“You’re smarter than you look”

That’s what the wise old squid tells Nardo.

Nardo is smart. He’s smarter than most of the creatures living on the Fingers. But he doesn’t look smart. He looks silly and clownish with big flopping ears and a lolling tongue. That’s what everyone sees, even though he’s constantly the hidden voice of wisdom in the story.

When I created Nardo, I wanted a character that connected to children’s empathy. “Nardo” is short for “Leonardo”. One name we associate with genius and the other sounds silly and dumb. It’s a pretty amazing difference for three letters.

Nardo is a hidden character in the story. Like an Easter egg, his part is backstory to “Deep Dark: A Bedtime Tale”.

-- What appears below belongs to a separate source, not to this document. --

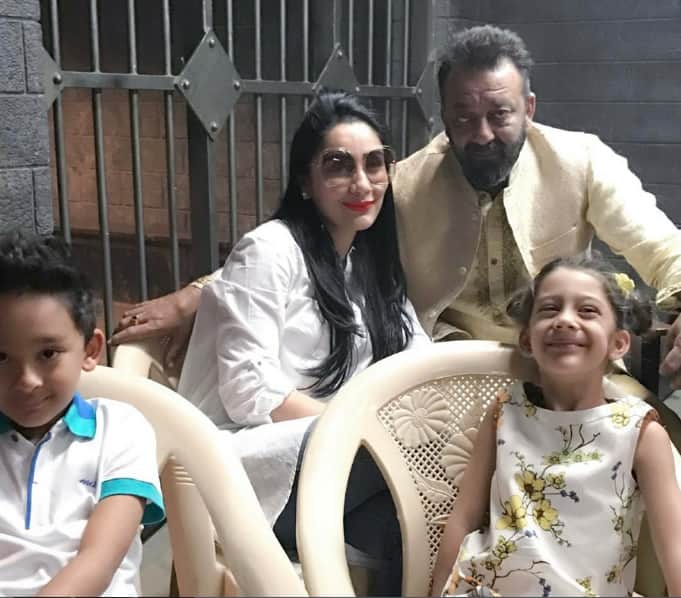 maanyata dutt with children Iqra & Shahraan surprised her husband sanjay dutt  on the set of bhoomi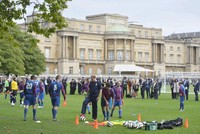 Ini dia suasana latihan di lapangan sepakbola di Istana Buckingham. Toby Melville/Getty Images.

“I think that it cannot be as everyone says,” shares Nardo. “It must be filled with wonders. All our food comes from up there.” – Page 9

“I see a path through the rocks,” Nardo says. “We should stay low so the big fish above do not see us.” – Page 15

“If you wear those,” observes Nardo, “you will not be blinded.” – Page 25

This last is the big reveal for Nardo. It’s a moment that, for the others, is unremarkable as they press forward. For Nardo, this is the most important moment of the book.

The wise old squid sees past Nardo’s features and is already staring into Nardo’s eyes when he says, “Very good. You are smarter than you look.”

When he hears this, Nardo snaps his eyes up to meet the squid’s stare. He looks for any sign of mockery or laughter that he’s come to expect from others and when he doesn’t see it, he realizes that – finally, he has been judged by something other than his appearance, and praised.

I’m hopeful that children will see Nardo in others that look different, that have big ears or funny appearance, or less money, and look for the person that’s really there, beyond the outside.

Parents & Adults
My objective in adding detail outside the book is to provide insights that you can share with children. Ask them if they think Nardo is dumb or smart, and ask them how they decided. Use this backstory to make a teachable moment for them. I’d love to hear how your story time goes.